My own private Quebec Charter of Values.

Illustration of people helping someone in a wheel chair
Illustration by/par Stephen Maceachern

My forebears did not participate in the Battle of the Plains of Abra­ham, not on the winning side and certainly not on the losing side. Bereft of this historical consciousness, there is no way I can ever understand what Quebec people say is their struggle to maintain their separate and distinct cultural identity.

The PQ professes that the proposed Quebec Charter of Values is about secularism. There is no denying that its critical and most controversial feature is the ban on religious headgear and overt religious symbols in the public sector. A common lament at the recently concluded public hearings is that “Quebeckers need this charter to prevent their identity from being stripped from them.” Indeed, Premier Pauline Marois herself was quoted widely as saying the new charter was required to avoid the “multicultural” mistake of the U.K., which has resulted in “people bashing each other over the head.”

Speaking of multiculturalism, as I write this, my family and I are preparing to celebrate the Lunar New Year. We’re shopping at the T&T Supermarket, which my kids have dubbed the “Asian Disneyland.” To usher in the Year of the Horse, 19-year-old Kate is purposely picking out the tackiest possible New Year’s decorations. Later, she curses the long line-up for the barbecue pork. I tell her the words for ordering two pounds, sliced, making sure she makes the chopping gesture in case the guy with the meat cleaver can’t understand her horrible accent. Later, we’ll integrate our cultural festivities seamlessly with watch­ing the Super Bowl.

Recently, a cab driver in Calgary asked me whether I could accommodate his prayer schedule by slightly delaying my return trip to the airport if I wasn’t in a hurry.  He needed to stop at his mosque to pray at a certain time before picking me up. Faith is of no importance to me, but it is to others. Infidel that I am, I had a beer while I waited.

At the airport lounge in Edmonton a while ago, I noticed three young men, maybe in their early 20s, with tattooed biceps, muscle-shirts and ball caps. They kidded each other and guffawed. To me, a guy wearing a baseball cap backward automatically means meathead. The whole purpose of wearing a ball cap is so the bill can keep the sun out of your eyes. Why would anyone wear one backward?

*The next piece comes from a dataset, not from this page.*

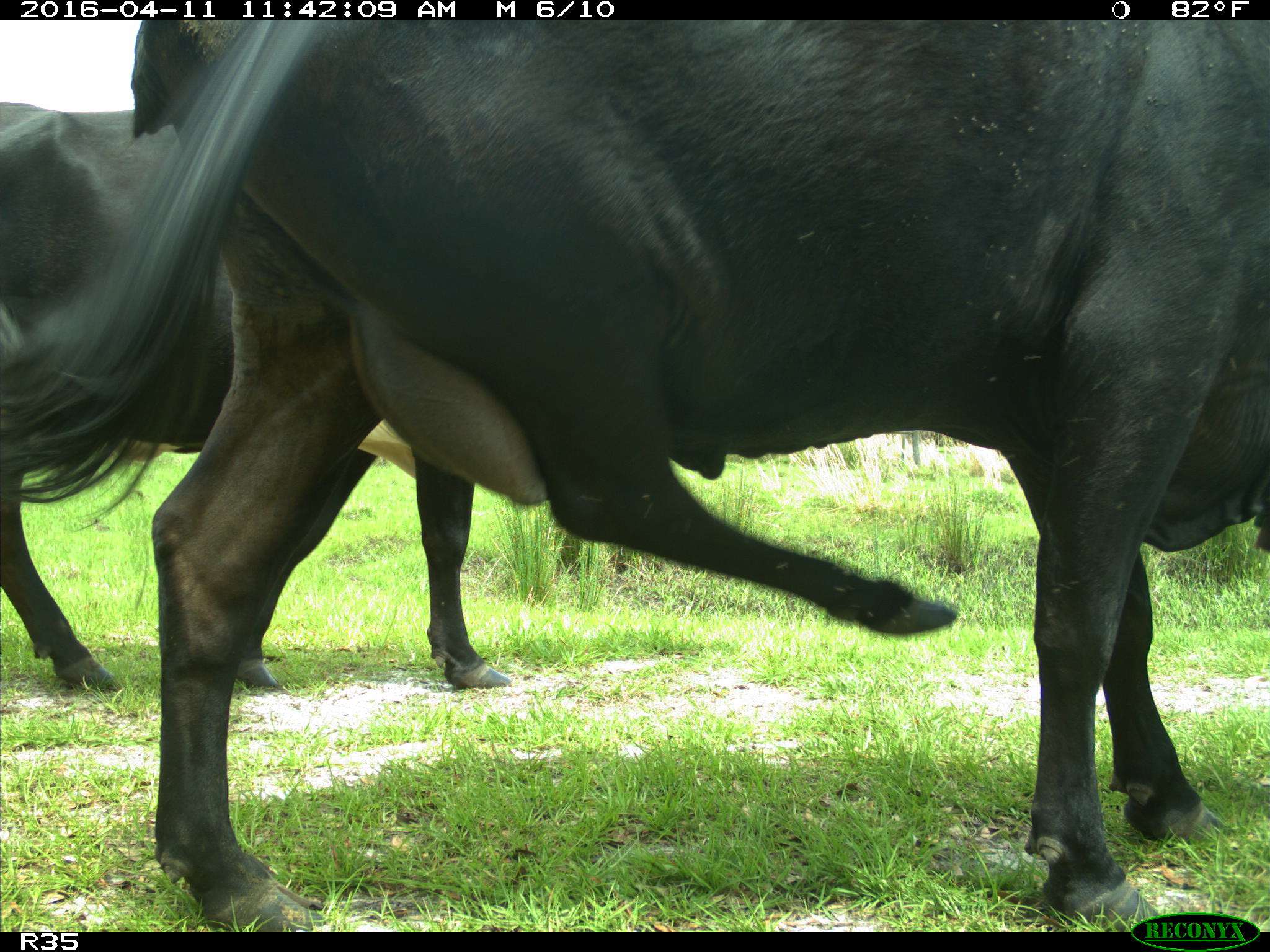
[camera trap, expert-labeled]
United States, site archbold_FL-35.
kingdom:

Their accents suggested to me they were good ol’ boys from some southern U.S. state. I immediately labelled them as rednecks, imagined their conversation was about huntin’ and monster pulls, and was reminded of the marauding crew who terrorized the protagonists in the 2011 remake of Straw Dogs, set in rural Mississippi.

When it was time to board, there was a delay at the top of the escalator leading to the departure gate. A Sikh family, all dressed in traditional clothing, was having difficulty negotiating the escalator. They had a ton of carry-on bags and an elderly family member in a wheelchair. They couldn’t get down either the escalator or the stairs with the wheelchair, creating a traffic jam for the planeload of passengers pushing forward.

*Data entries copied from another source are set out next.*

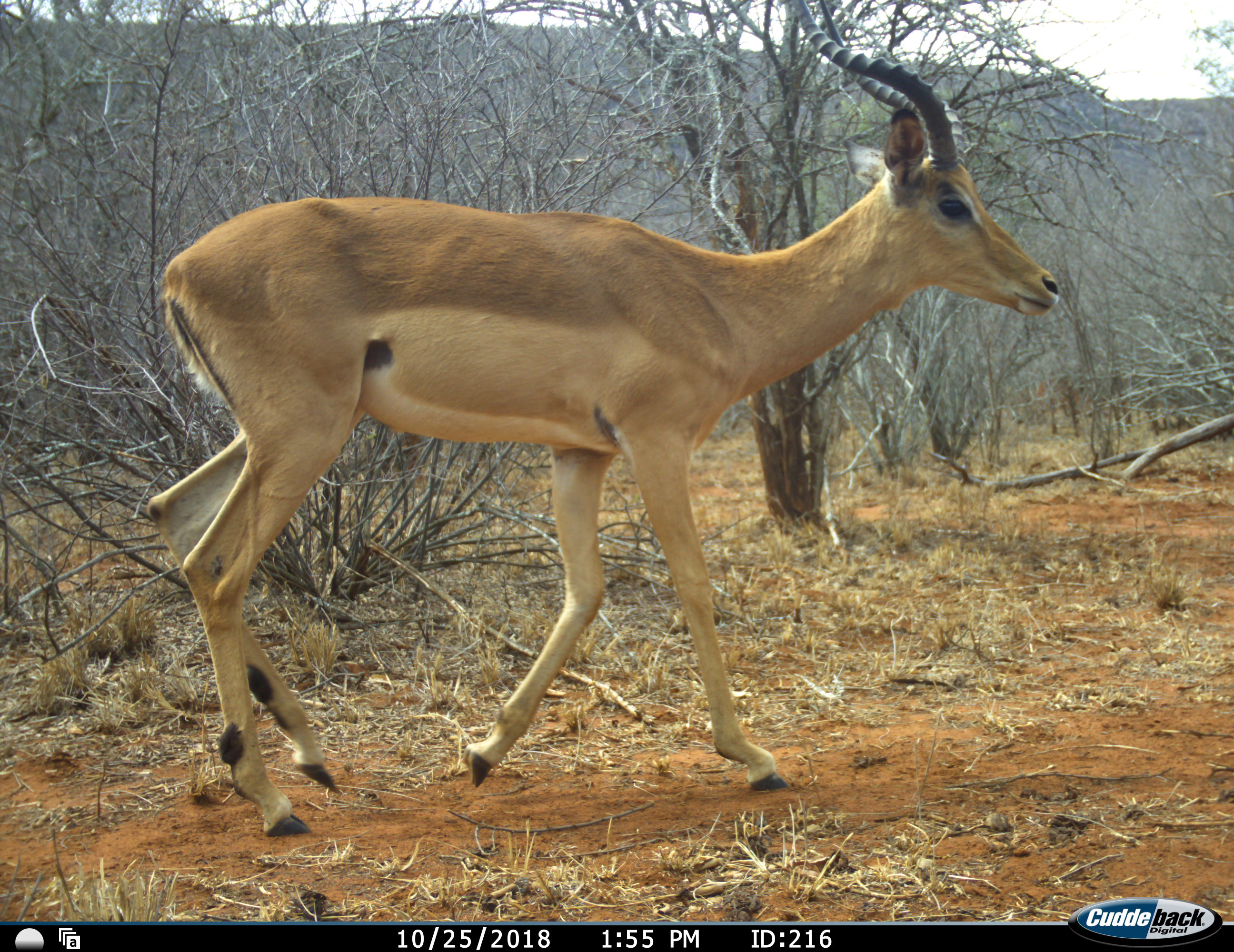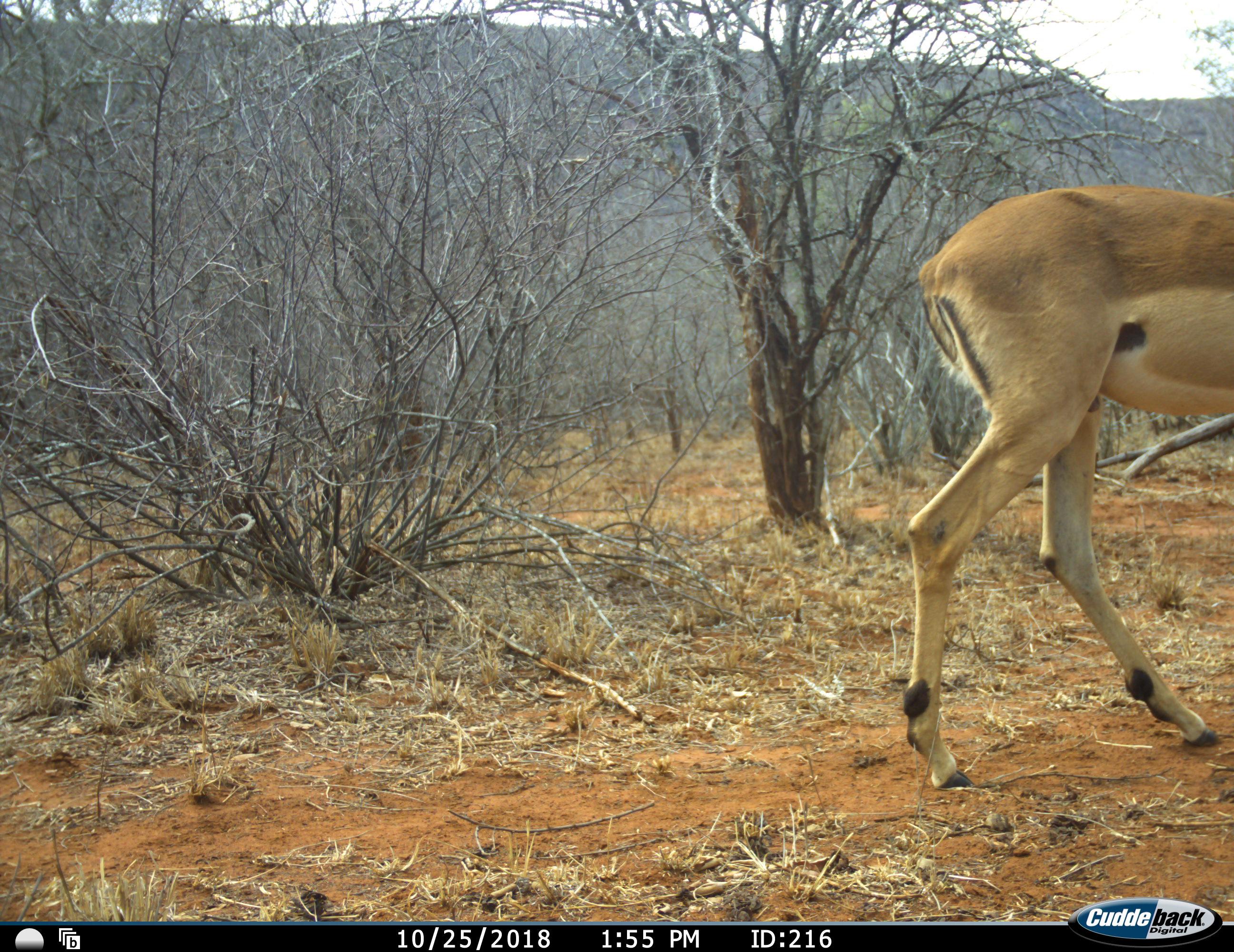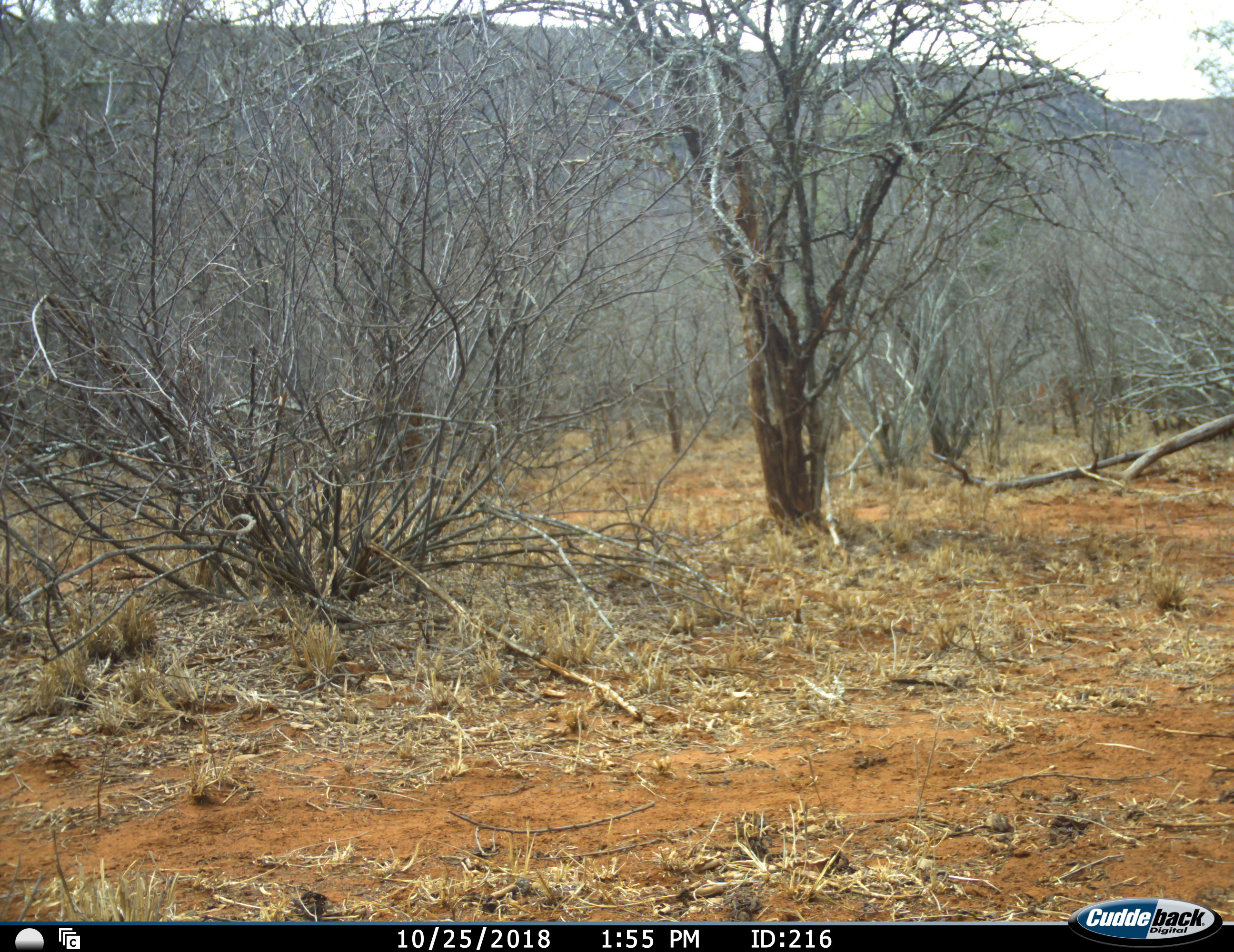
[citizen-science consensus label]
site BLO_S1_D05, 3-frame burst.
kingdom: Animalia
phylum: Chordata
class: Mammalia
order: Artiodactyla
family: Bovidae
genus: Aepyceros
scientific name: Aepyceros melampus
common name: impala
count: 1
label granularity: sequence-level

The young men from the South were right behind the Sikh family and I heard them muttering about the unnecessary holdup. I sensed there might be trouble brewing and began scanning for security.

But I was wrong. The next thing I saw was two of the young men carrying the elderly man in his wheelchair down the stairs. The third was helping the Sikh family with their carry-on luggage, all of it done with good nature.

At that moment, I felt silly, if not ashamed. I had done an unpardonable thing that people of good conscience are not supposed to do: I had made assumptions and passed judgment on others solely on the basis of their accents, headgear and clothing. I realized, Holy smokes, I’m a bigot.

In 1938, John Murray Gibbon first used the phrase “cultural mosaic” to describe Canada’s multicultural diversity in his book Canadian Mosaic: The Making of a Northern Nation, a work that is credited as the source of Canada’s official multiculturalism policy in the 1970s. I don’t think we’ve been bashing each other over the head too much.

Some say the Quebec Charter of Values is a calculated ploy to ride a wave of nationalist sentiment to majority government. Others are confident that the secular charter project will never survive scrutiny under the Canadian Charter.

In ways, politics and law are less important than hearts and minds.